──────── Input data ────────
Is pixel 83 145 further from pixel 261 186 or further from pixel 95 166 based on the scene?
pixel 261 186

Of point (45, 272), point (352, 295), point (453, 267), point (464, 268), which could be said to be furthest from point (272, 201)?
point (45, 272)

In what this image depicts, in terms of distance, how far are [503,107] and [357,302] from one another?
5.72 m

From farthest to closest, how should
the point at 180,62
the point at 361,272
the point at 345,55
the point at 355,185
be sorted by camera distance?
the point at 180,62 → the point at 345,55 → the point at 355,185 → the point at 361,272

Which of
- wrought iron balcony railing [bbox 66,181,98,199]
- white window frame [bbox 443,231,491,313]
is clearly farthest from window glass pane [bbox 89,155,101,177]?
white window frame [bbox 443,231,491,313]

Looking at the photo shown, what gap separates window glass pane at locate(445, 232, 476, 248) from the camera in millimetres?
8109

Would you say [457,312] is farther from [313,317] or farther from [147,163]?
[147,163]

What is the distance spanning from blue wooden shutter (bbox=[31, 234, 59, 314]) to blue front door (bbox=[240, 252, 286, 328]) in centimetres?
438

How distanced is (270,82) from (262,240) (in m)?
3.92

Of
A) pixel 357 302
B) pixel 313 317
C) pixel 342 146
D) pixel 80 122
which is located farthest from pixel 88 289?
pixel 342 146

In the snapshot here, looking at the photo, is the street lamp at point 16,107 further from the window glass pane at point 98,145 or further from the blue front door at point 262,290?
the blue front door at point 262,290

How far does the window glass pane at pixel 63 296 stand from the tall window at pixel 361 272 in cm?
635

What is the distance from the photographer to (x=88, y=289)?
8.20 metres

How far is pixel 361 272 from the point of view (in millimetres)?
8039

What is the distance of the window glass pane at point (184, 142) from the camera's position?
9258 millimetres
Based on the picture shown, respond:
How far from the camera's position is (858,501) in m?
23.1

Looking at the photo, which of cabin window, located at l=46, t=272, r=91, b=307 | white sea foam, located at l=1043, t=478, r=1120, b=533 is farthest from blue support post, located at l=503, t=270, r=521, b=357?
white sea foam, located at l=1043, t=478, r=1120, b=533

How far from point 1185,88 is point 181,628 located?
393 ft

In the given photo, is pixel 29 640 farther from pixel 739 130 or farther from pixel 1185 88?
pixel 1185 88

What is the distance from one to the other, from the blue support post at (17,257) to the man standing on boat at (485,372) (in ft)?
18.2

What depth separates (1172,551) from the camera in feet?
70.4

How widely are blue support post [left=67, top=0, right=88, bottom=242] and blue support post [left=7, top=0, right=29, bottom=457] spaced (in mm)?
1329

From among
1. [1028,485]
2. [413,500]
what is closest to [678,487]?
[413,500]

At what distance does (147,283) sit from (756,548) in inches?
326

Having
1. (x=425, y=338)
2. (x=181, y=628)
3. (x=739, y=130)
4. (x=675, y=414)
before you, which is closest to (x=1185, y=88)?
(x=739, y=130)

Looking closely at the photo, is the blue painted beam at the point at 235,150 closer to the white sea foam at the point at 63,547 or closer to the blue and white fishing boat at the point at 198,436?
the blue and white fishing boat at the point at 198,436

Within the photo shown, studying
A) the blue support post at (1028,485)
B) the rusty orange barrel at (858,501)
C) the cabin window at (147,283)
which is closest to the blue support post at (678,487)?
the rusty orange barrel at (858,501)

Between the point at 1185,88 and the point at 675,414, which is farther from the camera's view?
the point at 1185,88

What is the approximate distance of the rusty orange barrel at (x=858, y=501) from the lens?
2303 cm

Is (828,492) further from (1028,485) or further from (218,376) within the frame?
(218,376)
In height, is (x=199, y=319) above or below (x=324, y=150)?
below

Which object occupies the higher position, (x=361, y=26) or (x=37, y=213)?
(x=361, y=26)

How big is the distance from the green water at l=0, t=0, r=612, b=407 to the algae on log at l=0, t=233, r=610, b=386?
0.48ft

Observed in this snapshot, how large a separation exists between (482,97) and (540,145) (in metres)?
────────
• _Set problem_: Repeat the items verbatim, from the line containing "In height, is" through the last line of the items.

• _Response below_:
In height, is (x=199, y=319) above or below (x=324, y=150)?
below

Which object occupies the higher position, (x=361, y=26) or (x=37, y=213)?
(x=361, y=26)

How big is the distance from the green water at l=0, t=0, r=612, b=407 to the algae on log at l=0, t=233, r=610, b=386?
0.48ft

Observed in this snapshot, how large a separation exists between (482,97) and (540,145) (in metres)?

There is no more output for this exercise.